ページ本文:
################

動的創発物性研究チーム

主宰者

主宰者名 賀川 史敬 Fumitaka Kagawa
学位 博士(工学)
役職 チームリーダー
略歴
2006 東京大学大学院工学系研究科物理工学専攻 博士課程修了
2006 日本学術振興会特別研究員(PD)
2007 科学技術振興機構 ERATO十倉マルチフェロイックスプロジェクト 研究員
2010 東京大学大学院工学系研究科附属量子相エレクトロニクス研究センター 特任講師
2012 東京大学大学院工学系研究科物理工学専攻 講師
2013 理化学研究所 創発物性科学研究センター 統合物性科学研究プログラム 動的創発物性研究ユニット ユニットリーダー
2017 東京大学大学院工学系研究科物理工学専攻 准教授
2022 東京工業大学理学院物理学系 教授 (現職)
2022 理化学研究所 創発物性科学研究センター 動的創発物性研究チーム チームリーダー (現職)

研究室概要

当チームでは、バルク試料及びデバイス化された強相関電子系が示す創発物性の動的側面を解明し、その学理構築を推進する。特に、トポロジカルな磁気秩序やドメイン壁などのサブミクロンスケールの構造体が外場下において示す動的現象について、ミリヘルツからギガヘルツ領域にわたる誘電応答や電気抵抗揺らぎなどのスペクトロスコピーを適用すると共に、走査型プローブ顕微鏡を用いた実空間観測及び局所物性計測も相補的に行なう。これらの知見を基に、物質中のトポロジカルな構造体が示す新奇物性の開拓・制御を目指す。

研究分野

物理学、材料科学

キーワード

強相関電子系
相制御
走査型プローブ顕微鏡
スペクトロスコピー

研究紹介

競合秩序相の背後に隠れた超伝導相を発現させる動力学的アプローチ

強相関電子系において超伝導状態の発現はしばしば、熱力学的により安定な磁気/電荷秩序相の形成によって妨げられている。そのため、超伝導を発現させるには物理圧力や化学圧力、キャリア濃度などの熱力学パラメータを制御して、超伝導相と競合秩序相の自由エネルギーバランスを変化させ、超伝導相の自由エネルギーが熱力学的に最安定となるように調整する必要があった。このような従来の熱力学的アプローチに対し、当チームでは競合秩序相の形成を避け超伝導を発現させる新しい手法として“動力学的アプローチ”を見出した。遷移金属ダイカルコゲナイドIrTe2という物質を原理実証の舞台として選び、電流パルスを用いた急冷法(最大で~107 K/sの急冷が可能)により、競合する電荷秩序相への1次相転移を動的に避け、その背後にある超伝導相を準安定状態として発現させることに成功した。当チームで編み出した手法によって、準安定超伝導相の不揮発かつ可逆なスイッチングがパルス印加で可能となり、これは動力学的アプローチを用いた手法に特有な強みと言える。以上のことから、今回の発見は超伝導の発現と制御という文脈において新しい展開をもたらすものと期待される。

超急冷法を用いた超伝導の発現の概念図(左)、実験に用いた薄片試料(右上)と電流パルス印加を用いた超伝導-非超伝導の不揮発相制御の電気抵抗測定による実証(右下)

################

収集データ:

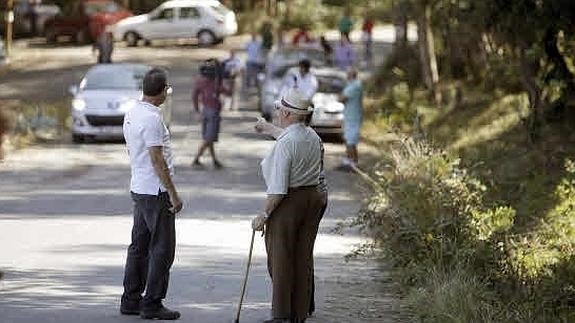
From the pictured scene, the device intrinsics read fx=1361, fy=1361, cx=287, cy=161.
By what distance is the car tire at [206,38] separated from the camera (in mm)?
51938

################

実施課題:
**A)** ページ本文から、「2007 科学技術振興機構 ERATO十倉マルチフェロイックスプロジェクト」で始まり「動的創発物性研究チーム チームリーダー (現職)」までの部分を一字一句そのまま書き写してください。
**B)** ページ本文中の「これらの知見を基に、物質中のトポロジカルな構造体が示す新奇物性の開拓・制御を目指す。」という一文を英語に訳してください。
ページ本文のみを根拠として用いること。

解答例:
**A)**
2007 科学技術振興機構 ERATO十倉マルチフェロイックスプロジェクト 研究員
2010 東京大学大学院工学系研究科附属量子相エレクトロニクス研究センター 特任講師
2012 東京大学大学院工学系研究科物理工学専攻 講師
2013 理化学研究所 創発物性科学研究センター 統合物性科学研究プログラム 動的創発物性研究ユニット ユニットリーダー
2017 東京大学大学院工学系研究科物理工学専攻 准教授
2022 東京工業大学理学院物理学系 教授 (現職)
2022 理化学研究所 創発物性科学研究センター 動的創発物性研究チーム チームリーダー (現職)

**B)** Based on these findings, we aim to explore and control novel properties exhibited by topological structures in materials.